Como buen conocedor del epicentro de conflictos marcados por la huella de la identidad que es su Líbano natal, desde su propia experiencia de emigrado en Francia y con la altura intelectual de un pensador abierto y comprometido, Maalouf nos advierte de los peligros que comporta la simplificación de las características culturales supuestamente determinantes de las colectividades, y rechaza, por artificioso y falaz, el establecimiento de rígidos cánones definitorios de las identidades, que, por un lado, otorgan al gestor (político, religioso, etc.) de dicho canon una influencia que generalmente se utiliza con fines delimitadores y excluyentes; por otro, distorsionan, el desenvolvimiento natural de las culturas; y, además, favorecen su instrumentalización como arma arrojadiza en situaciones de disputa. Para Maalouf, toda identidad cultural es por definición híbrida, resultado de procesos históricos de relación entre los pueblos y, por lo tanto, imposible de retratar en una imagen fija o de encerrar en un reducido ramillete de conceptos y patrones.

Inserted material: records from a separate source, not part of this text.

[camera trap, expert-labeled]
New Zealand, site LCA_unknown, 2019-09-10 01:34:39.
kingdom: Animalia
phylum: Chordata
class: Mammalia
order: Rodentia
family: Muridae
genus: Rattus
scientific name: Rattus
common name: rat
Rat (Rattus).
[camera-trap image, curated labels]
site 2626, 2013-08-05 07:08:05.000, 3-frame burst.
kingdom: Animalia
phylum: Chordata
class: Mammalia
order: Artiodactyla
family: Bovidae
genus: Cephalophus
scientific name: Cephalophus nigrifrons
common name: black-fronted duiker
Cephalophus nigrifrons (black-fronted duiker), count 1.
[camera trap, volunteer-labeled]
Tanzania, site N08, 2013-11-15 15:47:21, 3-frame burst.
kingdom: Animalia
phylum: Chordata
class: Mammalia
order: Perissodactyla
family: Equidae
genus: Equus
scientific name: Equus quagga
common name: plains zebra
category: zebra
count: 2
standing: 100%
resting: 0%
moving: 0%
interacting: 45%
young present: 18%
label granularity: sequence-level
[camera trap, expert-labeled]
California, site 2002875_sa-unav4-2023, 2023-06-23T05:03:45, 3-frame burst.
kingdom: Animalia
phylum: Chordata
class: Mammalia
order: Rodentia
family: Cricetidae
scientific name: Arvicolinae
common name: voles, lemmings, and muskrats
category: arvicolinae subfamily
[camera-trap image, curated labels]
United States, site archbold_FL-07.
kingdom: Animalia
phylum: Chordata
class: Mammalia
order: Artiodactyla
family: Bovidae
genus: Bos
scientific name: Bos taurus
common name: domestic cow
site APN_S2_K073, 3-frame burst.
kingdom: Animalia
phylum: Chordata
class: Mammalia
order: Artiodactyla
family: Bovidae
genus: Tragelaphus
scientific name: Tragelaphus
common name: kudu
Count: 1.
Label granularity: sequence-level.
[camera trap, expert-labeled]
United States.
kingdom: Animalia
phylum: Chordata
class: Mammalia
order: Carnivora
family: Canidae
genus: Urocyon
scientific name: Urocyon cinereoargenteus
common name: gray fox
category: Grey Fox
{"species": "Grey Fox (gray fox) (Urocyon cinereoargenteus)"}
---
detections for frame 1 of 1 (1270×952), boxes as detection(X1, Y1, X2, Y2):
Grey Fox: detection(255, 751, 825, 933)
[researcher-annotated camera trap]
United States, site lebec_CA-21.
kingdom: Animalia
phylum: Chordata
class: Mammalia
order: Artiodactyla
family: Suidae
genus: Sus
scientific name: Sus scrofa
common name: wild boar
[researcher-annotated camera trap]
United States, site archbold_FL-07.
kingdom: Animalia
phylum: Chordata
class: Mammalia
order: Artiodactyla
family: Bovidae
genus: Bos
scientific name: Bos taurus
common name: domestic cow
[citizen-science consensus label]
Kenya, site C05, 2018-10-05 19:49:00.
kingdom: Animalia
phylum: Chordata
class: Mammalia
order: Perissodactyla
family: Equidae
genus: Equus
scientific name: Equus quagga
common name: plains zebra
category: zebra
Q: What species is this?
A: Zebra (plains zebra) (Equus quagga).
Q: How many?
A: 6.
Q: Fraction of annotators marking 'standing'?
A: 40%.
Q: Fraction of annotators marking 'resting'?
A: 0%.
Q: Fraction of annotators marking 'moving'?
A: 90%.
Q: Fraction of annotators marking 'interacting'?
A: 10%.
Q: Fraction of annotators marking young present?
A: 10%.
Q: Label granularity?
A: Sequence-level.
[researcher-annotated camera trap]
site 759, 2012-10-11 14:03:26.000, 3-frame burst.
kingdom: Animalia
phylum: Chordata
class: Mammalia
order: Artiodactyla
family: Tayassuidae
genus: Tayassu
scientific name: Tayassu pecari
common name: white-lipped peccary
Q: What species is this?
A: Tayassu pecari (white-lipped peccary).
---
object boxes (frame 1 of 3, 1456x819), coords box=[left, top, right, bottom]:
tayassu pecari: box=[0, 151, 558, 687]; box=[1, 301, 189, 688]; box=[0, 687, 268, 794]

Eso no significa, ni mucho menos, que pueda desdeñarse, en ningún ámbito, la existencia de rasgos e identidades efectivamente presentes, y estará condenada al fracaso toda interpretación y práctica política que pretenda ser ajena a esta circunstancia. Más aún, tanto la pretensión uniformadora, como la tentación de arrinconar expresiones culturales o el desconocimiento de la indudable identificación que individuos y grupos realizan de sí mismos por conexión a determinadas señas culturales, activan el riesgo de que la identidad se convierta en origen de conflicto, y de que, en el símil utilizado por Maalouf, la pantera de la identidad no se deje domesticar. Además, para Maalouf nada hay más empobrecedor que el rechazo, por sistema, a toda diferencia cultural, cuya diversidad es nota característica de la humanidad que conviene saber apreciar y aprovechar.
El método para conciliar, o al menos atenuar las contradicciones reside, para Maalouf, en una visión integradora de los orígenes culturales, tanto individuales como colectivos. Frente a las visiones reduccionistas, Maalouf nos invita a reconocer en cada identidad la suma de las pertenencias culturales, múltiples y variadas, que nos legan antecesores, historia y contexto, que conforman lo que, en definitiva, junto a nuestra propia aportación individual –diferenciada y reconocible- cada uno somos. La asunción de esta procedencia diversa viene acompañada de la práctica de la tolerancia y la relativización de ciertas posiciones irreductibles, a las que muchas veces conduce el debate identitario, profundamente lastrado por la simbología y la emotividad.
El premio otorgado a Maalouf, en definitiva, nos permitirá, desde Asturias, participar activamente en este debate, esencial de este siglo, y en el que perspectivas tan cualificadas como la del galardonado son una referencia ineludible.

Publicado en Oviedo Diario, 21 de junio de 2010.